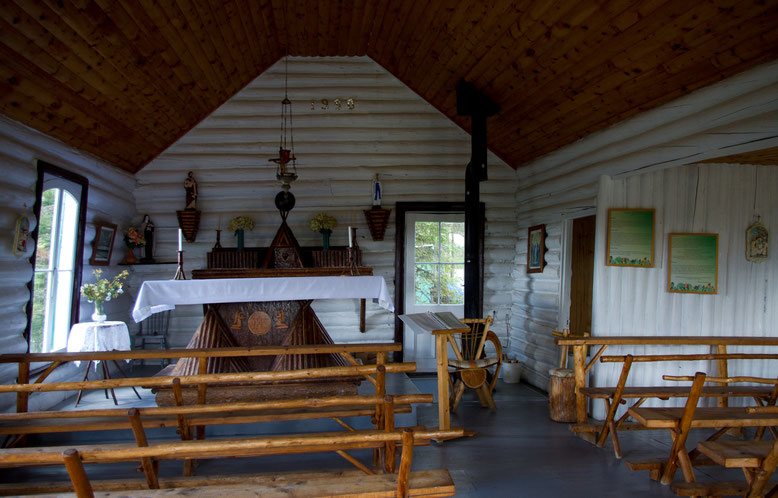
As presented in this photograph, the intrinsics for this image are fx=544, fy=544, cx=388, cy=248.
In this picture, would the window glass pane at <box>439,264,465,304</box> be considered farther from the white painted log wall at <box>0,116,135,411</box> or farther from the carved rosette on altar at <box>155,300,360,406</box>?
the white painted log wall at <box>0,116,135,411</box>

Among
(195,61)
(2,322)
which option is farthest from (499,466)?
(195,61)

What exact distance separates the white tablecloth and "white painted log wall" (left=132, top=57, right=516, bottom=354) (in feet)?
6.20

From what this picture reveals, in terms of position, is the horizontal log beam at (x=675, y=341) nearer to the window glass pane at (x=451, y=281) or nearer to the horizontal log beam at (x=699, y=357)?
the horizontal log beam at (x=699, y=357)

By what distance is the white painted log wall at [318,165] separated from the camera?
7723 millimetres

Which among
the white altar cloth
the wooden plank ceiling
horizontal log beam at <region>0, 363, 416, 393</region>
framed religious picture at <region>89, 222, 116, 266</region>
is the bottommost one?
horizontal log beam at <region>0, 363, 416, 393</region>

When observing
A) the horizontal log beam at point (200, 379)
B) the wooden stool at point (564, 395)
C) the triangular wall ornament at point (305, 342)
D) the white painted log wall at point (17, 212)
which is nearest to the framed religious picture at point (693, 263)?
the wooden stool at point (564, 395)

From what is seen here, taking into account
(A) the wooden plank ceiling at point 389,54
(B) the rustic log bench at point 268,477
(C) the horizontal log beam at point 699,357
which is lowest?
(B) the rustic log bench at point 268,477

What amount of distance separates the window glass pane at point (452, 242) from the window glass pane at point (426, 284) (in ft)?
0.81

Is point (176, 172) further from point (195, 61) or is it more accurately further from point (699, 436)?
point (699, 436)

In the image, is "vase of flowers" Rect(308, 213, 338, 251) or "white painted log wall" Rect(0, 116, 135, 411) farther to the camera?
"vase of flowers" Rect(308, 213, 338, 251)

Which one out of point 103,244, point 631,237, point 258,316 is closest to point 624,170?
point 631,237

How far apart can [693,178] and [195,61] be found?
5412mm

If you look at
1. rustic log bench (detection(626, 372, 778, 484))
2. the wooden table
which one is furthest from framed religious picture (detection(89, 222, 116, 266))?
rustic log bench (detection(626, 372, 778, 484))

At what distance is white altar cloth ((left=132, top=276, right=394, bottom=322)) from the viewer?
5027 mm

-------------------------

Edit the lines from the start of the records through the line containing "In this picture, would", replacing "carved rosette" with "carved medallion" and leaving everything else unchanged. Give only those lines, and omit the pictures.

EXPECTED ANSWER:
As presented in this photograph, the intrinsics for this image are fx=544, fy=544, cx=388, cy=248.
In this picture, would the window glass pane at <box>439,264,465,304</box> be considered farther from the white painted log wall at <box>0,116,135,411</box> or farther from the carved medallion on altar at <box>155,300,360,406</box>?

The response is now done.